_What is required_.
Resume the piece on the farmers' protest in India, starting right after its final sentence.

_Page text_.
::::

Posted by Sam Fenny - Memes and headline comments by David Icke Posted on 21 February 2024

Farmers’ Protest in India Reignites: A Struggle for the Future of Food and Agriculture

In 2021, after a year-long protest, India’s farmers brought about the repeal of three farm laws that were intended to ‘liberalise’ the agriculture sector.

Now, in 2024, farmers are again protesting. The underlying issues and the facilitation of the neoliberal corporatisation of farming that sparked the previous protest remain and have not been resolved.

The World Bank, the World Trade Organization, global agribusiness and financial capital are working to corporatise India’s agriculture sector. This plan goes back to the early 1990s and India’s foreign exchange crisis, which was used (and manipulated) to set this plan in motion. This ‘structural adjustment’ policy and process involves displacing the current food production system with contract farming and an industrial model of agriculture and food retail that serves the above interests.

The aim is to reduce the role of the public sector in agriculture to a facilitator of private capital, which requires industrial commodity-crop farming. The beneficiaries will include Cargill, Archer Daniels Midlands, Louis Dreyfus, Bunge and India’s retail and agribusiness giants as well as the global agritech, seed and agrochemical corporations and the big tech companies with their ‘data-driven agriculture’.

::::

_Data supplied_.

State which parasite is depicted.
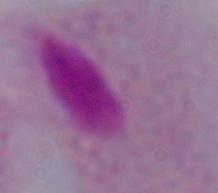
This is a trichomonad.

modality = photomicrograph
magnification = 1000x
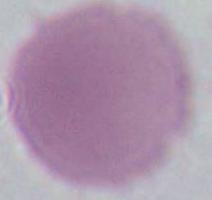

Summary:
  - Magnification: 1000x
  - Identification: erythrocyte
  - Modality: micrograph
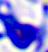
modality = micrograph
magnification = 400x
identification = leukocyte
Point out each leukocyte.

::::

_Written answer_.
The plan is to displace the peasantry, create a land market and amalgamate landholdings to form larger farms that are more suited to international land investors and industrial farming. As a result, there has been an ongoing strategy to make farming non-viable for many of India’s smallholder farmers and drive hundreds of millions out of farming and into urban centres that have already sprawled to form peri-urban areas, which often tend to contain the most agriculturally fertile land. The loss of such land should be a concern in itself.

And what will those hundreds of millions do? Driven to the cities because of deliberate impoverishment, they will serve as cheap labour or, more likely, an unemployed or underemployed reserve army of labour for global capital — labour which is being replaced with automation. They will be in search of jobs that are increasingly hard to come by the (World Bank reports that there is more than 23% youth unemployment in India).

The impoverishment of farmers results from rising input costs, the withdrawal of government assistance, debt and debt repayments and the impacts of cheap, subsidised imports, which depress farmers’ incomes.

While corporations in India receive massive handouts and have loans written off, the lack of a secure income, exposure to volatile and manipulated international market prices and cheap imports contribute to farmers’ misery of not being able to cover the costs of production and secure a decent standard of living.

The pressure from the richer nations for the Indian government to further reduce support given to farmers and open up to imports and export-oriented ‘free market’ trade is based on nothing but hypocrisy. For instance, according to policy analyst Devinder Sharma, subsidies provided to US wheat and rice farmers are more than the market worth of these two crops. He also notes that, per day, each cow in Europe receives a subsidy worth more than an Indian farmer’s daily income.

The World Bank, the World Trade Organization, global institutional investors and transnational agribusiness giants require corporate-dictated contract farming and full-scale neoliberal marketisation for the sale and procurement of produce. They demand that India sacrifice its farmers and its own food security for the benefit of a handful of billionaires.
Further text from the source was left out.